Change https://golang.org/cl/192331 mentions this issue: reflect: use zero buffer to back the Value returned by Zero

@dsnet If you want one of these changes to go into 1.14, please do some benchmarking with real code. Thanks.

It seems like this proposal is stalled on deciding whether it is possible to make v.Set(reflect.Zero(v.Type())) as efficient (by recognizing it in the library, not the compiler) as the proposed v.SetZero(), to avoid new API surface.

@dsnet, do either of Ian's or Keith's patch (both above) work well enough for you?

The use case I originally needed this for is no longer relevant. Perhaps one of the other :+1:'s could comment?

My CL is simpler but has a performance discontinuity depending on size.
Ian's is more invasive but will handle all sizes.

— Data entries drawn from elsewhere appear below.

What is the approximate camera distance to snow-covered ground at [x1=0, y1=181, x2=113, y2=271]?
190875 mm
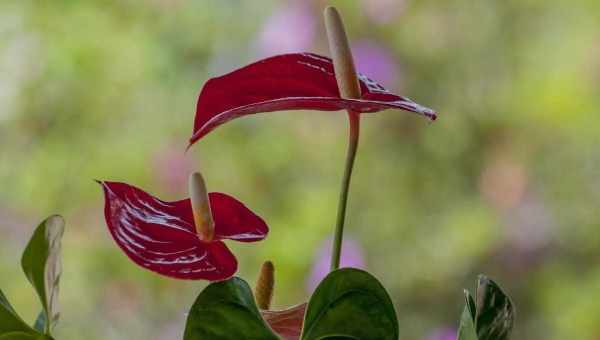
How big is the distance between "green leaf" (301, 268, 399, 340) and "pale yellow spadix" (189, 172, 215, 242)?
0.06m

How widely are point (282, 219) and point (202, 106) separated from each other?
3.94ft

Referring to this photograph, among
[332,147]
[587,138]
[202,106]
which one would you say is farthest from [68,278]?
[202,106]

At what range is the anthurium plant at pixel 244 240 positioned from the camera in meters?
0.33

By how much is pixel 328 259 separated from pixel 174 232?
1086 millimetres

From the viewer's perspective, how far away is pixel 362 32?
62.6 inches

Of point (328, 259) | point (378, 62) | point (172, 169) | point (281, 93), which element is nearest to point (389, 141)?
point (378, 62)

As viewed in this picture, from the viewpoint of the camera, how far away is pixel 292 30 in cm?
A: 157

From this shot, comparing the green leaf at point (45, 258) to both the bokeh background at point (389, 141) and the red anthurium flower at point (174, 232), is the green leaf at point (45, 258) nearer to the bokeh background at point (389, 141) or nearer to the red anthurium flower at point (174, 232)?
the red anthurium flower at point (174, 232)

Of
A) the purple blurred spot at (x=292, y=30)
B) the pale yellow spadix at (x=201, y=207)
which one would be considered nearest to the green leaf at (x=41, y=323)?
the pale yellow spadix at (x=201, y=207)

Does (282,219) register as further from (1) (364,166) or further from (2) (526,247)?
(2) (526,247)

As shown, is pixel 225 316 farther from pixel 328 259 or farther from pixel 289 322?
pixel 328 259

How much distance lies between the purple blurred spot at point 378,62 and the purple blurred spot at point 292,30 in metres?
0.08

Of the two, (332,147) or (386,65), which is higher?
(386,65)

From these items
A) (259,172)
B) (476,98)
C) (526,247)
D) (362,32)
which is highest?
(362,32)
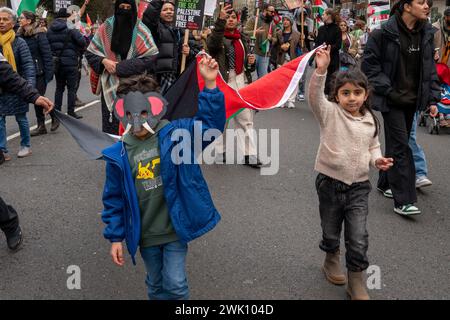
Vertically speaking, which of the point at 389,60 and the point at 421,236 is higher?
the point at 389,60

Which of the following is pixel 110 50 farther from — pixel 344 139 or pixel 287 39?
pixel 287 39

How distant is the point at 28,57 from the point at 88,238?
3611mm

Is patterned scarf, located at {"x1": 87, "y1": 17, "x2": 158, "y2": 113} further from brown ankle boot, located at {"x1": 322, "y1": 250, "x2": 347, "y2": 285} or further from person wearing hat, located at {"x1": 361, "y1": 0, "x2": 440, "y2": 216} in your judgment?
brown ankle boot, located at {"x1": 322, "y1": 250, "x2": 347, "y2": 285}

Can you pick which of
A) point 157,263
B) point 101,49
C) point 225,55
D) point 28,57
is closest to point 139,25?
point 101,49

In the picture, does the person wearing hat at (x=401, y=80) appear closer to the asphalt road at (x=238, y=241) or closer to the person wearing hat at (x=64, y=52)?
the asphalt road at (x=238, y=241)

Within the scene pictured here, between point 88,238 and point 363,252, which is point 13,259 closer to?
point 88,238

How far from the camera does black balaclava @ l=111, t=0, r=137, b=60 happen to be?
212 inches

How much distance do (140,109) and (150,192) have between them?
0.47 m

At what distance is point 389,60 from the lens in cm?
489

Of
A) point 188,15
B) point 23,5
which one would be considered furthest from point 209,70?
point 23,5

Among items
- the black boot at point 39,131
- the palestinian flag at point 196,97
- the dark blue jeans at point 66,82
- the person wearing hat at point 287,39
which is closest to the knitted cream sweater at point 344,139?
the palestinian flag at point 196,97

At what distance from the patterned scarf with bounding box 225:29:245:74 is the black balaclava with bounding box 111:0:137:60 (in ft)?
4.67

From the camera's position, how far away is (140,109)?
9.32ft

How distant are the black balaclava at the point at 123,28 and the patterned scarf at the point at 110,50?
0.04 m
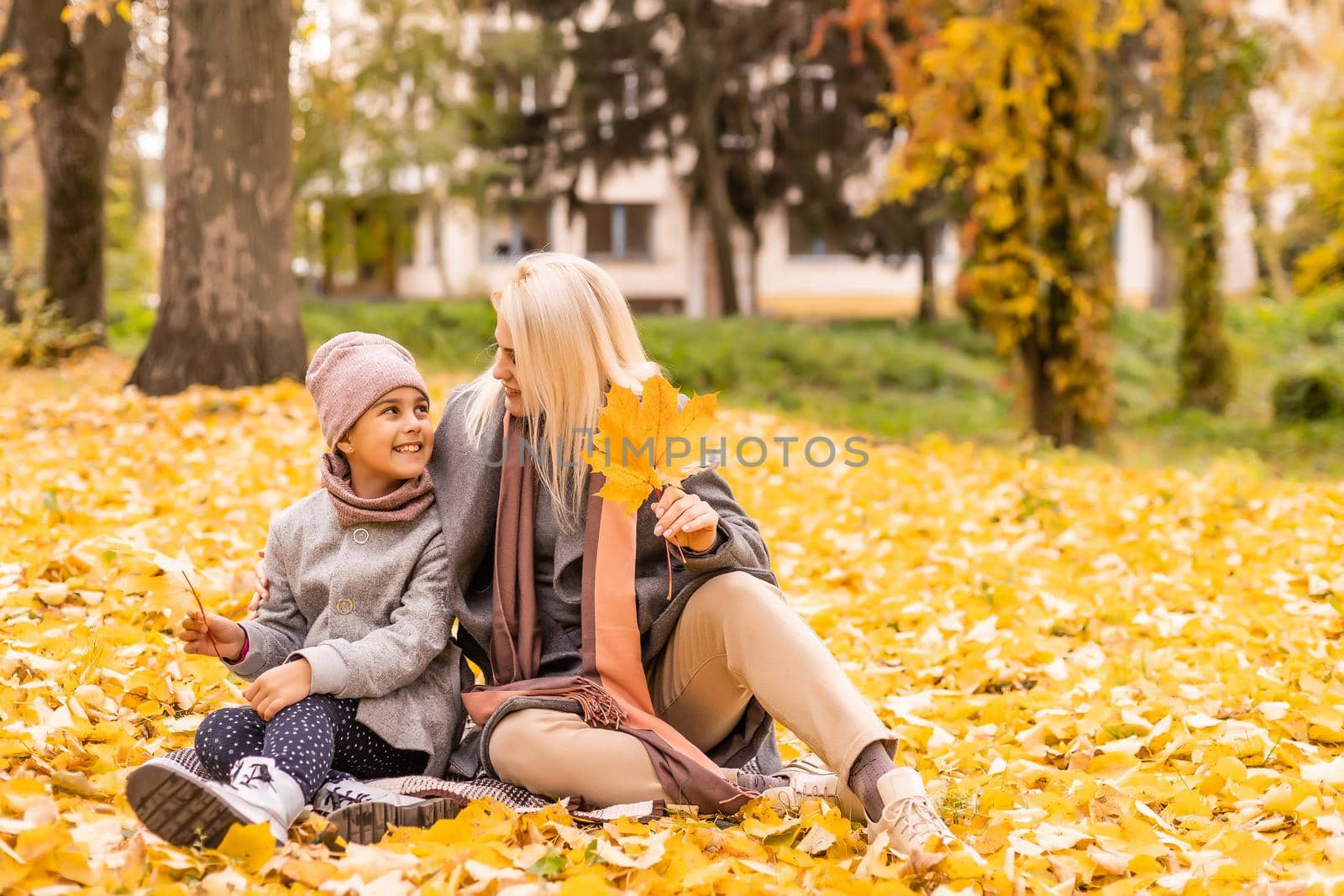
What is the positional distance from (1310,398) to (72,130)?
1230 centimetres

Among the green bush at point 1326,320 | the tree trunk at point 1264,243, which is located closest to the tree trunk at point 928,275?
the tree trunk at point 1264,243

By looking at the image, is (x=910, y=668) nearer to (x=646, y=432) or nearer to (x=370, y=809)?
(x=646, y=432)

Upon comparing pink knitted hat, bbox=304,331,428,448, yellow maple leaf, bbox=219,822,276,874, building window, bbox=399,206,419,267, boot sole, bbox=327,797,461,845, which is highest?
building window, bbox=399,206,419,267

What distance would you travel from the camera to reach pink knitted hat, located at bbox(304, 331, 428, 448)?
107 inches

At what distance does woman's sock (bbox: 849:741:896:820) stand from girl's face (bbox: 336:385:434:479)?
42.7 inches

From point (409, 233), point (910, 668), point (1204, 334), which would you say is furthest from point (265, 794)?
point (409, 233)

I briefly mentioned encoding/json last year - in particular, we set reflect values to zero in three places:

$ grep -nE 'Zero.*Type' *.go
decode.go:601:          z := reflect.Zero(v.Type().Elem())
decode.go:708:              mapElem.Set(reflect.Zero(elemType))
decode.go:917:          v.Set(reflect.Zero(v.Type()))

I'm travelling at the moment, so I can't spend the time to test both of the CLs against the current set of decode/unmarshal benchmarks. I can have a look next week, if noone beats me to it. From a quick look, they seem to be, respectively:

• zeroing remaining array elements (unlikely path)
• zeroing a map element value before reusing it to decode (hot path when decoding maps)
• zeroing a value when decoding null into it (depends on the input)

My hunch is that JSON often involves smaller types. If one is decoding huge types, plenty of other pieces in the decoder would start getting slow, so I don't think extra allocations there would matter. So I'd default for Keith's simpler CL, and perhaps archive Ian's in case anyone has a strong need for it in the future.

It sounds like Ian's change is the more complete one and does not have significant performance problems, so we should probably go with that.

Based on the discussion above and the lack of API change, this now seems like a likely accept.

I think it'd be good to fill out Ian's change before choosing it over Keith's to confirm that there are no meaningful performance side-effects from the as-yet-unimplemented runtime changes. That shouldn't change the prognosis for this proposal, just possibly which implementation we should.

No change in consensus so accepted.

(For clarity, that there's no API change here, so if the idea had started at just an optimization, this would not have needed to be in the proposal process.)